Those who stop for hitchers tend to fall into a interesting dichotomy: either old and kind, or young and a little bit rough, having fallen through the cracks of Japan's well-oiled society.  My driver was of the latter sort, his truck reeking of cigarettes, and an open can of Chu-hi was in close reach. But even guys like this tend to be somewhat shy. I was with him for only ten minutes or so, and it took him at least half that to warm up to asking questions.  His beat-up little work truck too had a difficult time getting going, straining upward toward the pass with a high pitched complaint.  He told me that his father-in-law had helped build this road 50 years before, no doubt tough work, in an area known for its stubborn weather.   

I walked back up the way we'd come.  It was pretty easy going, the degree of the climb barely noticeable.  My legs had an easier time of it than the truck had earlier.  I finally left the main road, down a parallel path that led to an abandoned love hotel, with roman statues keeping sentry at the entrances.  The road becomes forest, and I was not long down the moss-cover path before I saw a sign pointing toward the grave of a pilgrim.  I followed a side trail toward it, coming to a rickety bridge that bounced as I crossed, allowing me to draw immediate parallels with the film Sorcerer that I'd seen a couple of nights before. (Spookily, my camera seized up and prevented me from getting a photo.) I hoped then that the grave referred to the past, and not to my own unsuspecting fate. 

The grave was a small stone many centuries old, yet its proximity to the road just above let me muse that the pilgrim could have been the victim of hit and run.  I had my own near miss back on the main path, as a long snake darted out of the way of my encroaching legs.  I didn't get a good look at it, but soon enough, mamushi warning signs greeted me at the trailhead for the pass. Similar signs are ubiquitous throughout Japan, but this one had the best likeness of the viper that I'd ever sign.  The sign was one of a literal forest of signs, close to a dozen, in a relatively minor site.  I was immediately reminded of Alex Kerr's warning about Japan's love of signs, 'helping' tourists to stay within the acceptable channels of omotenashi.  

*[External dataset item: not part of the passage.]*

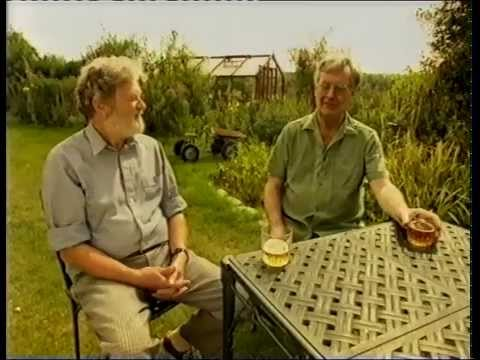 Oliver Postgate and Peter Firmin, 1997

The trail dropped, dropped, dropped immediately, which worried me as I had a pass to cross.  Eventually I began to see those mountain signs with fractions (the locals love to mark of the increments during a climb), and realized that I'd been heading down, and the pass itself had been marked with all those wonderful signs, barring one telling me that exact point, and the height for that matter.  All that remained then was this descent through the forest.  I was beginning to wish I'd brought my trekking poles, especially as I was now hiking a steep trail slick with rain.  I'd earlier seen one of those pole boxes that exist near trail heads, but this one had been empty, something I'd never seen before, a testament to the fact that most people hike it in the same direction I was, the reverse well known as being tougher.   So I went on without poles or rain gear, this being a pretty impromptu trip.  Most of my intended walks this week would be over tarmac, and my choice of shoes and gear reflected that.     

I came to a scenic overlook of the sea, all below me lit up with sun.  Not long afterward, I came to a choice of trails, one from the Meiji, the other from the older Edo.  The former took a long meandering zigzag down the mountain face, while the older road more or less led straight down.   They were hardier folks back then.  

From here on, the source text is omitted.